匿名さん
丸まった背中を伸ばす時にはどの筋肉が使われているんですか? デッドリフトで鍛えるときは、まっすぐの姿勢で体を伸ばすと脊柱起立筋に効くというのは理屈でも体感でもわかるんですが、なにを見ても誰に聞いても、背中を曲げたところから伸ばすトレーニングは無いです。
腹筋はむしろ伸ばしたところからアルマジロみたいに丸めるのに、背中は丸まったところから伸ばすトレーニングはいらないのですか? 脊柱起立筋じゃないとしたら、どこの筋肉なんでしょうか?
匿名さん
丸まった背中を伸ばす時にはどの筋肉が使われているんですか? デッドリフトで鍛えるときは、まっすぐの姿勢で体を伸ばすと脊柱起立筋に効くというのは理屈でも体感でもわかるんですが、なにを見ても誰に聞いても、背中を曲げたところから伸ばすトレーニングは無いです。

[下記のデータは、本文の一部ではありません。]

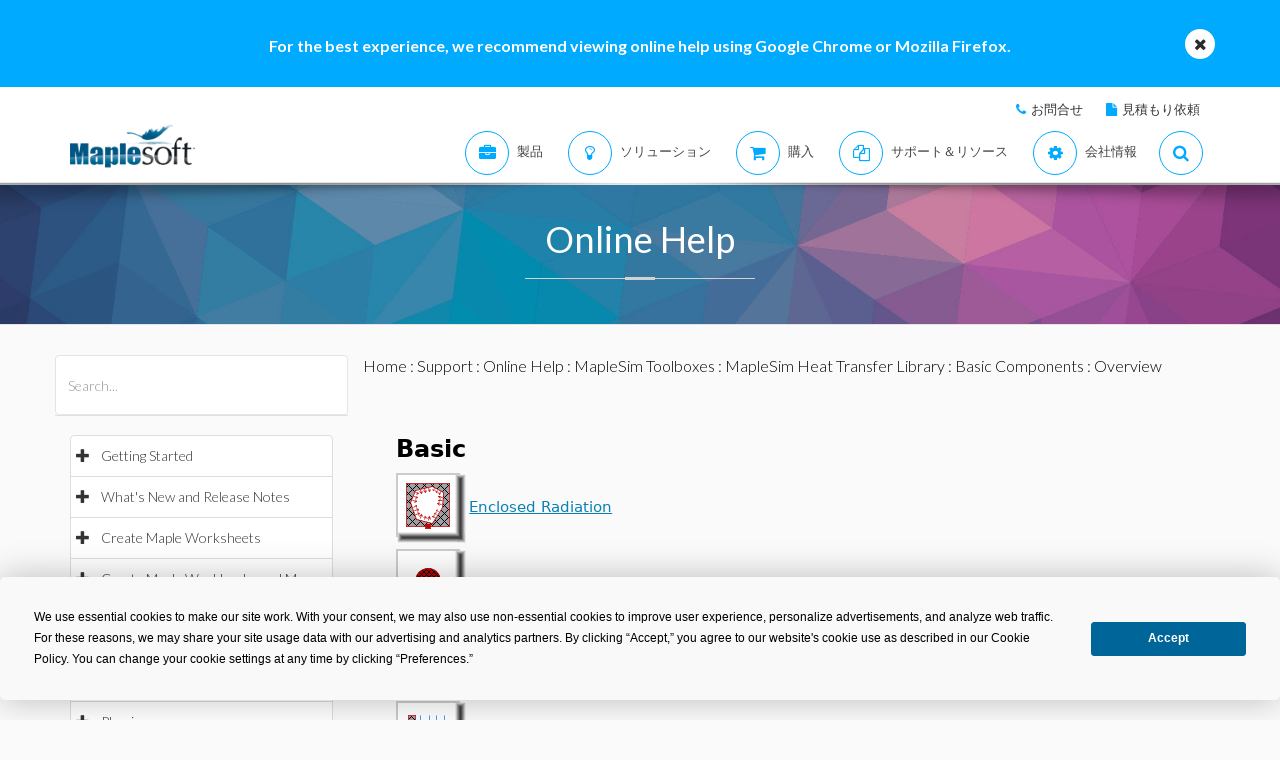

--- FILE ---
content_type: text/plain
request_url: https://c.6sc.co/?m=1
body_size: 1
content:
6suuid=a0aa371779ba0c00eac76b69dd00000068cd1000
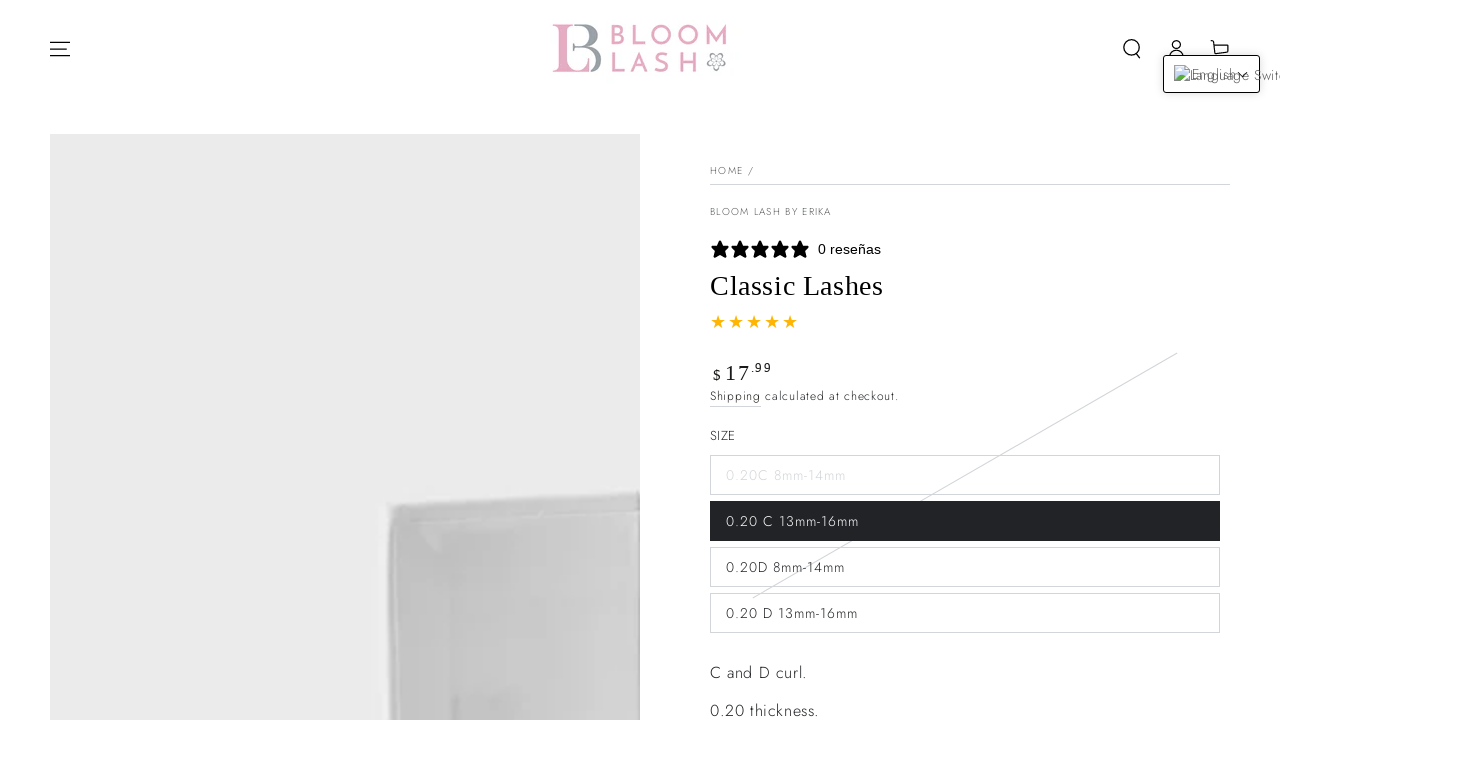

--- FILE ---
content_type: text/css
request_url: https://bloomlash.store/cdn/shop/t/10/assets/section-mobile-dock.css?v=104138054131312091261727205860
body_size: -147
content:
.footer{padding-bottom:var(--mobile-dock-height)}body:not(.shopify-design-mode) .shopify-section-header-sticky:not(.shopify-section-header-hidden)~#shopify-section-mobile-dock .mobile-dock{overflow:hidden;transform:translateY(100%)}.mobile-dock{display:flex!important;z-index:20;width:100%;position:fixed;left:0;bottom:0;overflow:hidden;transform:translateY(100%);transition:transform var(--duration-default) ease}.mobile-dock.is-active{overflow:visible;transform:translateY(0)}.mobile-dock:before{content:"";position:absolute;z-index:-1;top:0;left:0;width:100%;height:100%;background-color:rgb(var(--color-background))}.mobile-dock:after{content:"";position:absolute;z-index:-2;right:1.5rem;top:0;left:1.5rem;height:2rem;border-radius:100%;box-shadow:0 0 4rem rgba(var(--color-foreground),.2)}.dock__item{flex-grow:1;flex-shrink:0;width:100%;max-width:100%;display:flex;flex-direction:column;justify-content:center;align-items:center;cursor:pointer;text-decoration:none;color:rgb(var(--color-foreground))}.mobile-dock--2-col .dock__item{width:50%}.mobile-dock--3-col .dock__item{width:33.33%}.mobile-dock--4-col .dock__item{width:25%}.mobile-dock--5-col .dock__item{width:20%}.mobile-dock--6-col .dock__item{width:16.66%}.dock__item svg{height:1.8rem;width:auto;margin-bottom:.6rem}.dock__item .icon-cart{height:1.9rem;max-width:1.9rem}.dock__item .icon-hamburger{stroke-width:2}.dock__item span{font-size:.9rem;letter-spacing:.13rem;line-height:calc(1 + .2 / var(--font-body-scale));text-transform:uppercase;color:rgba(var(--color-foreground),.75)}@media screen and (min-width: 750px){.mobile-dock{display:none!important}}
/*# sourceMappingURL=/cdn/shop/t/10/assets/section-mobile-dock.css.map?v=104138054131312091261727205860 */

腹筋はむしろ伸ばしたところからアルマジロみたいに丸めるのに、背中は丸まったところから伸ばすトレーニングはいらないのですか? 脊柱起立筋じゃないとしたら、どこの筋肉なんでしょうか?
背中の伸展には脊柱起立筋が働く。
デツドリフトの際は、脊柱起立筋下部を収縮させて(骨盤前傾させて)、そのまま体幹を剛直化する。
高負荷を持っている時、関節として脊椎を動かすというのは極めて危険。
脊椎は固めて動かさないことで、それで初めて、下肢の力が上肢に伝わって、バーベルを引き上げることが可能になる。
関節として動かすようですと、腰(腰椎)を痛める。
脊柱起立筋下部の強化は、スティフレッグデッドリフト。
または、脊柱起立筋全体の強化ならば、ローマンベンチによるバックエクステンション。
更には、バックエクステンションマシンなどもある。
ローマンベンチもマシンも、公営も含めて、たいていのジムにはある。
こういうのは、背中を丸めて伸ばす背筋運動の代表エクササイズ。
他にも、誰でも知っている筈の自重系の背筋運動もある。
必要以上に腰を反らせてはいけないが、こういうのも、下腹部に厚目のクッションを置けば、背中を丸めた状態を作って、それから起立筋を伸展させることも可能。